Varakir has been an active member of Heresy Online since September 2009 and since joining he's been sharing his great signature making skills by creating top quality signatures for anyone who wants one as well as the Heresy Online Army Painting Challenge signatures. Around 90% of the user signatures that you see on Heresy are probably made by Varakir, and if that isn't a deed worthy of this accolade then I don't know what is. On top of this, he's also been a prominent member in other areas of the website too, including the off-topic section where he often shares reviews of new movies and old. All of this as well as a hefty post and reputation count to boot.

Varakir is the staff pick for Member of the Month, so I'd like to be the first to congratulate you on a well deserved award. So please join me in congratulating Varakir, here are his answers to the quiz sent out to winners of the award:​


> Real name: Cris
> 
> Heresy Online user name: Varakir
> 
> ...


----------



## Serpion5 (Mar 19, 2010)

Congratulations to you Varakir! :clapping:


----------



## Zodd (Jul 27, 2009)

Congratulation with the new shiny, well deserved :victory:


----------



## Dawnstar (Jan 21, 2010)

Couldn't agree with this more!

Congrat's Varakir :grin:


----------



## bitsandkits (Mar 18, 2008)

Congratulations well deserved


----------



## Dusty's Corner (Aug 25, 2008)

Congratulations mate, well earned!


----------



## HUMYN HYBRID (Aug 9, 2011)

congratulations mate... well deserved!!!!


----------



## Dave T Hobbit (Dec 3, 2009)

Well done.


----------



## TheKingElessar (Mar 31, 2009)

*Joins chorus*

Definitely deserved.


----------



## KarnalBloodfist (Jan 30, 2010)

Congrats V! :good:


----------



## Midge913 (Oct 21, 2010)

Congrats Varakir!!!


----------



## spanner94ezekiel (Jan 6, 2011)

Congratulations Vara


----------



## Varakir (Sep 2, 2009)

Thanks everyone!

It was my birthday over the weekend, so this was a pretty ace present :victory:


----------



## KjellThorngaard (Oct 4, 2010)

Congrats Varakir! Your stamp is all over heresy!


----------



## Dicrel Seijin (Apr 2, 2011)

Congratulations Varakir!

Looking forward to seeing more of your Salamanders painted up.


----------



## Loki1416 (Apr 20, 2010)

Congrats Vara!


----------



## Varakir (Sep 2, 2009)

Dicrel Seijin said:


> Congratulations Varakir!
> 
> Looking forward to seeing more of your Salamanders painted up.
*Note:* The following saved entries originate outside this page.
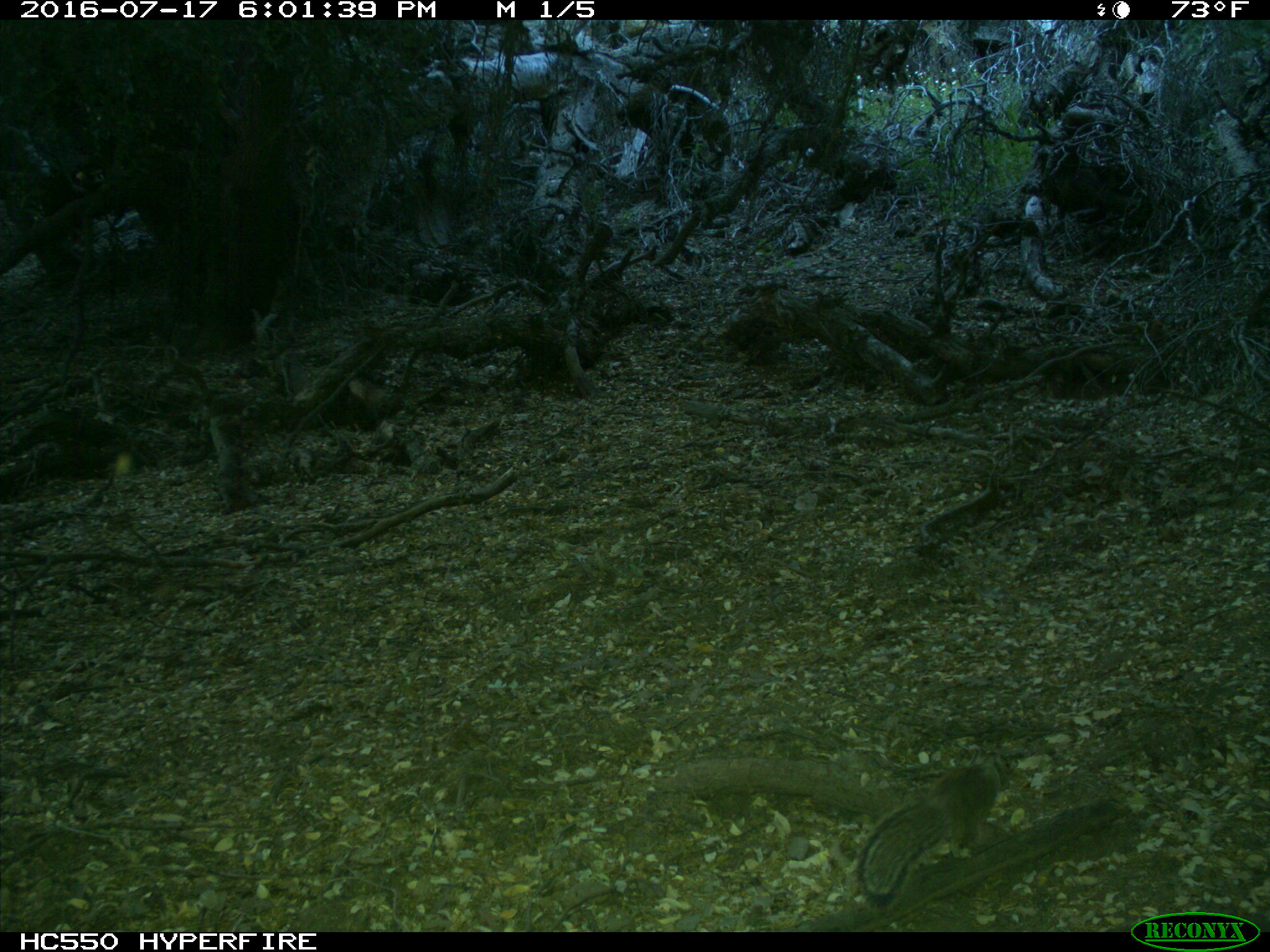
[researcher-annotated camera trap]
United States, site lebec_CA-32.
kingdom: Animalia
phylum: Chordata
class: Mammalia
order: Rodentia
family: Sciuridae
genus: Otospermophilus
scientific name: Otospermophilus beecheyi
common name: california ground squirrel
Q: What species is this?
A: Otospermophilus beecheyi (california ground squirrel).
Me too mate! Once work slows down i'm going on a painting spree :victory:


----------



## TheLaughingMan (Jan 30, 2012)

So how do we ask if he can make an awesome signature for us? 
Oh by the way, Congratulations! Well deserved!


----------



## darkreever (Apr 3, 2008)

Congratulations Varakir, most definitely well deserved


----------



## humakt (Jan 2, 2008)

Well done Varakir.


----------



## Tawa (Jan 10, 2010)

Congrats on the award Varakir!

(and a belated Happy Birthday!)


----------



## JAMOB (Dec 30, 2010)

Congrats  Through the fire and the flames... sorry. your salamander awesomeness made me :/
You earned it


----------



## Varakir (Sep 2, 2009)

TheLaughingMan said:


> So how do we ask if he can make an awesome signature for us?
> Oh by the way, Congratulations! Well deserved!
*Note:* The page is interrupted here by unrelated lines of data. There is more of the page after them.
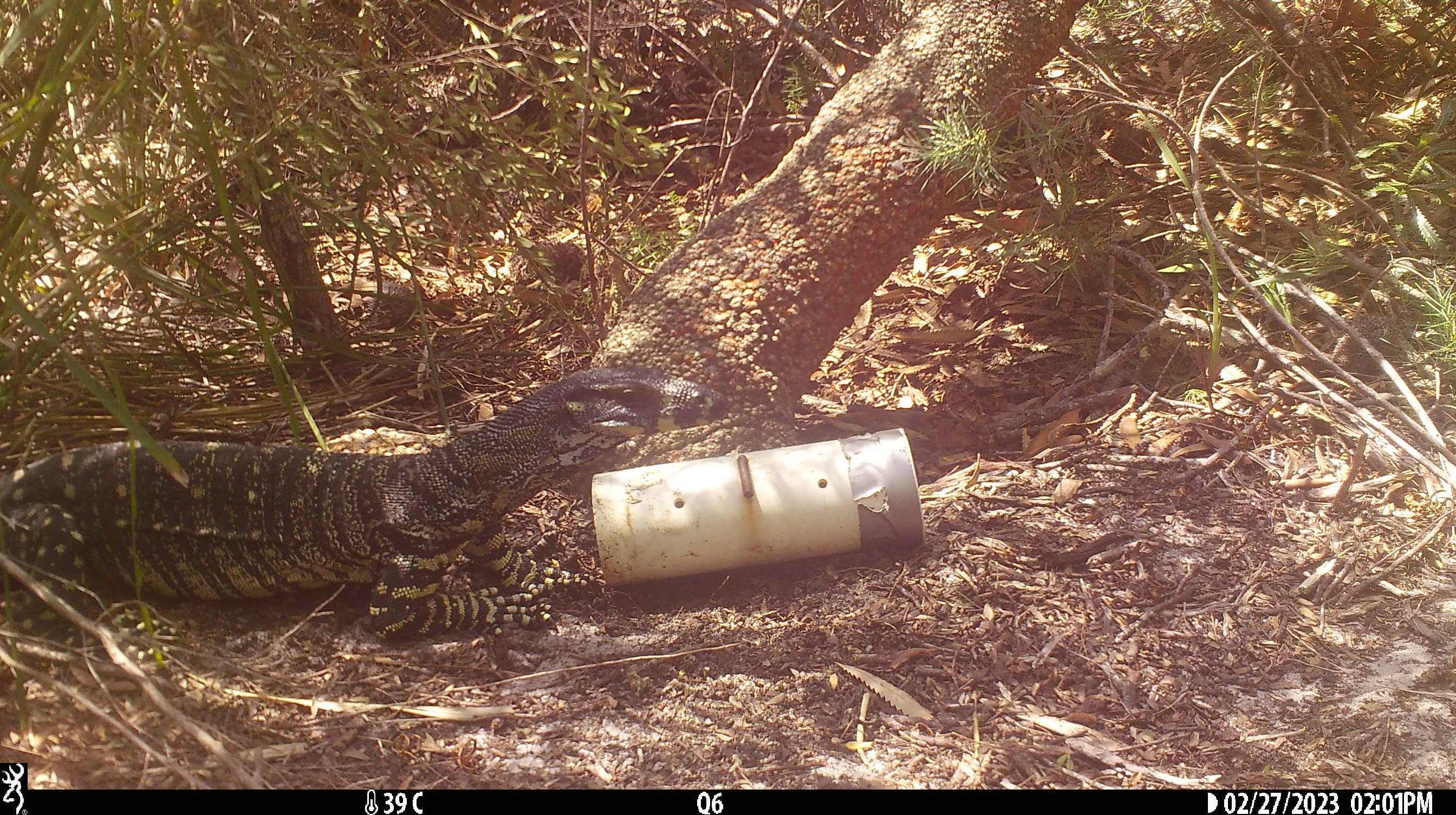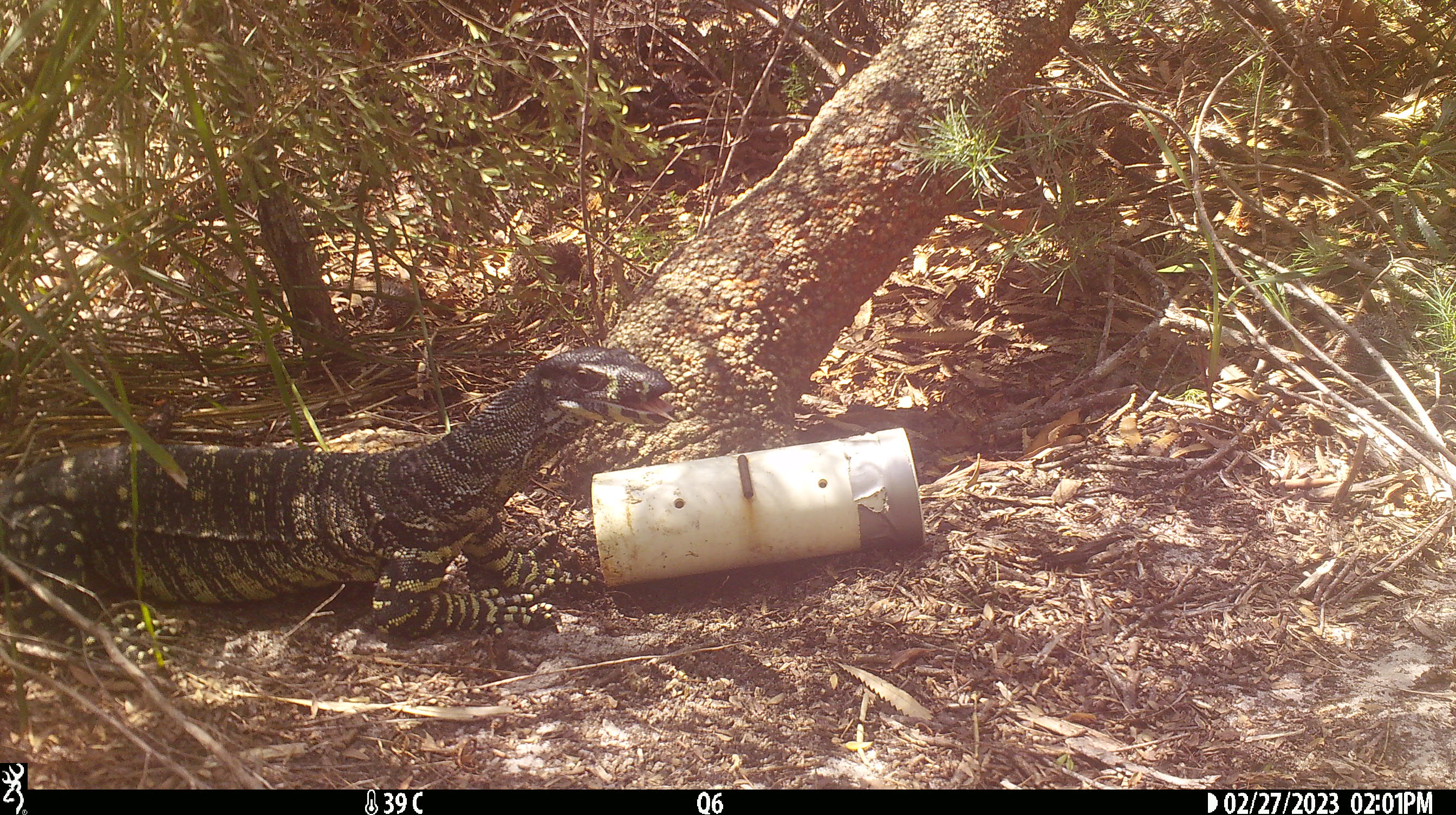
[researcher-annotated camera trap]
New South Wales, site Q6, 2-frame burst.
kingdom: Animalia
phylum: Chordata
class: Reptilia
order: Squamata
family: Varanidae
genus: Varanus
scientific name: Varanus varius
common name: lace monitor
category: goanna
Goanna (lace monitor) (Varanus varius).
Pop a request in here mate:

http://www.heresy-online.net/forums/showthread.php?t=47844&page=74


----------



## SGMAlice (Aug 13, 2010)

Congratulations!

Sorry i didn't say it earlier, i'm not all there at the moment so i didn't see this.

Alice


----------



## Gothic (May 12, 2008)

Congratulations V definitely well deserved.


----------



## flash43 (Apr 14, 2012)

Huzzah for Varakir!


----------



## Thebluemage2 (Feb 16, 2012)

Congrats! You always make the best sigs, you really deserve this!


----------



## Konsivar (Jun 21, 2012)

Dont really know who you are but, well deserved etc.


----------